Instead of creating guidelines that allow for micro-captive plans to be fairly regulated, the 831(b) Institute argues that the IRS is attempting to push forward harmful regulation that will make micro-captives less effective.

The 831(b) Institute said it was formed to bring the business community together and give them a voice around what true risk mitigation and insurance coverage means to small and medium-sized businesses.

“Insurance is an essential part of owning a business, but often complicated rules and lack of proper guidance from the Internal Revenue Service (IRS) result in confusion and misconceptions,” the Institute said.
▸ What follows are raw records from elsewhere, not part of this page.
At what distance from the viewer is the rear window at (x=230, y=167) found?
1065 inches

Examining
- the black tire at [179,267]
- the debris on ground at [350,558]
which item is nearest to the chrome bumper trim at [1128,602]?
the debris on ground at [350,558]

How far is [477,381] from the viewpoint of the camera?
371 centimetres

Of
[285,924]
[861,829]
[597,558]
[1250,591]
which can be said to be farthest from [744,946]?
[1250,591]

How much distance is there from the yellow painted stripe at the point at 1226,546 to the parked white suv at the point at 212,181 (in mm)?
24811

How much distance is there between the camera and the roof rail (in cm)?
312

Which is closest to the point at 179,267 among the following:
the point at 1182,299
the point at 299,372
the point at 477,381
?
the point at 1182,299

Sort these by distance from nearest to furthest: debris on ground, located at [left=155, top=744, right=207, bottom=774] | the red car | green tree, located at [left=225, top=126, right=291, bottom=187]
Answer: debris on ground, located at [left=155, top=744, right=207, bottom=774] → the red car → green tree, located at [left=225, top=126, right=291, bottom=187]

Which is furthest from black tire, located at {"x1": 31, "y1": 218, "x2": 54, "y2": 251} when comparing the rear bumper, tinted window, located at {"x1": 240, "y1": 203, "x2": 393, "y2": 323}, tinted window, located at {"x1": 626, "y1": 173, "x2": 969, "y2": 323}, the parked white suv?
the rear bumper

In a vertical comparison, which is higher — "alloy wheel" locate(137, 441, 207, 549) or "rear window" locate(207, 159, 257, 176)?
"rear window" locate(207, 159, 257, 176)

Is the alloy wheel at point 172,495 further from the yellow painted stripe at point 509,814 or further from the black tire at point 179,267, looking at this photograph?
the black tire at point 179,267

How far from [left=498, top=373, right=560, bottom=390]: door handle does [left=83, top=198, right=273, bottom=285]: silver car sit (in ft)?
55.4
“Our country is built on entrepreneurial spirit, and micro-captive insurance helps protect the livelihoods of America’s entrepreneurs.”
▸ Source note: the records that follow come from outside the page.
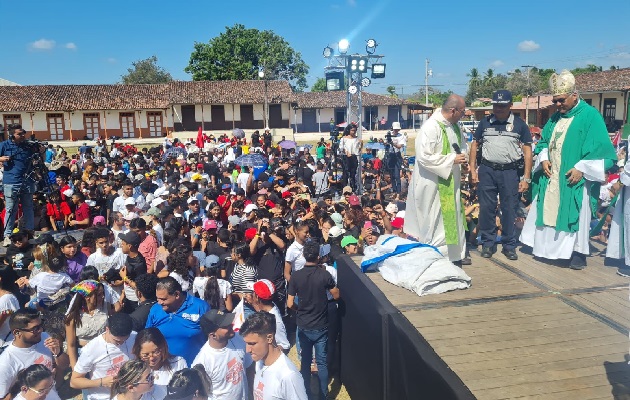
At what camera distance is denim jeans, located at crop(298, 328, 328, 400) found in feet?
16.1

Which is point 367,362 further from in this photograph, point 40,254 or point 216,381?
point 40,254

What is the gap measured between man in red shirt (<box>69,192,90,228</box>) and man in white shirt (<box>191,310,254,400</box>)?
22.5 feet

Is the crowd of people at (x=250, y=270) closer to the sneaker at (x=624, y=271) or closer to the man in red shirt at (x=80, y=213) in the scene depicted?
the sneaker at (x=624, y=271)

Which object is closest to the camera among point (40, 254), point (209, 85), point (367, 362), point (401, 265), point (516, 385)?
A: point (516, 385)

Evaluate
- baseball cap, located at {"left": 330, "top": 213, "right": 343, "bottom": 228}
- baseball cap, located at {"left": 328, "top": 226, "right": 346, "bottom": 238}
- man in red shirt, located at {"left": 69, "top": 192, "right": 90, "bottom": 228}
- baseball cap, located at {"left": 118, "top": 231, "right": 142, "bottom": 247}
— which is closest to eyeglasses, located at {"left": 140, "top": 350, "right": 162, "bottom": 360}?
baseball cap, located at {"left": 118, "top": 231, "right": 142, "bottom": 247}

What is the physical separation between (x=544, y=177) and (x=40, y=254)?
16.5 feet

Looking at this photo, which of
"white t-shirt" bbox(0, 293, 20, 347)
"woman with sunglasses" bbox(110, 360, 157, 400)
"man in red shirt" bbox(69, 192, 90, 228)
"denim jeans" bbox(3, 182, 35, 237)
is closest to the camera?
"woman with sunglasses" bbox(110, 360, 157, 400)

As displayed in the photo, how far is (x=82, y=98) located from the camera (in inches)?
1527

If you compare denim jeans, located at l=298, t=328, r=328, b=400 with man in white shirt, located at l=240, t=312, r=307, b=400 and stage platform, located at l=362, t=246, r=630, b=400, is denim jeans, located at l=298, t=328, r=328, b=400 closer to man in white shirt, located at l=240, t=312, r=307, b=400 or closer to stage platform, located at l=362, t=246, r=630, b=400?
stage platform, located at l=362, t=246, r=630, b=400

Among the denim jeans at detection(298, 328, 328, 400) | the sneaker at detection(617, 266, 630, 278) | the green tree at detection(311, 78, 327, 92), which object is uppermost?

The Institute argued that micro-captives can serve as an excellent insurance option for small business owners, as they allow for self-reliance, independence, and flexibility for businesses.

“The inability of the IRS to create clear regulatory standards for micro-captives is harmful to good faith business owners looking to have an insurance plan in place that allows them to participate in the risk and premium of their insurance programs in the same manner as large enterprises,” said Nate Reznicek, president and principal consultant at Captive.Insure, and advisor to the Institute.

“This includes the ability to help to cover unpredictable expenses and potentially catastrophic events.”

Captive Intelligence reported in April that the IRS had proposed new regulations for “micro captives”, which have divided opinion across America’s captive landscape, with some saying they could destroy the industry, while others have branded it a refreshing change.

Oklahoma’s Insurance Commissioner Glen Mulready recently called on the IRS to withdraw its Notice of Proposed Rulemaking (NPR) concerning micro captives and form a joint task force consisting of the IRS, regulators and representatives of the captive insurance industry.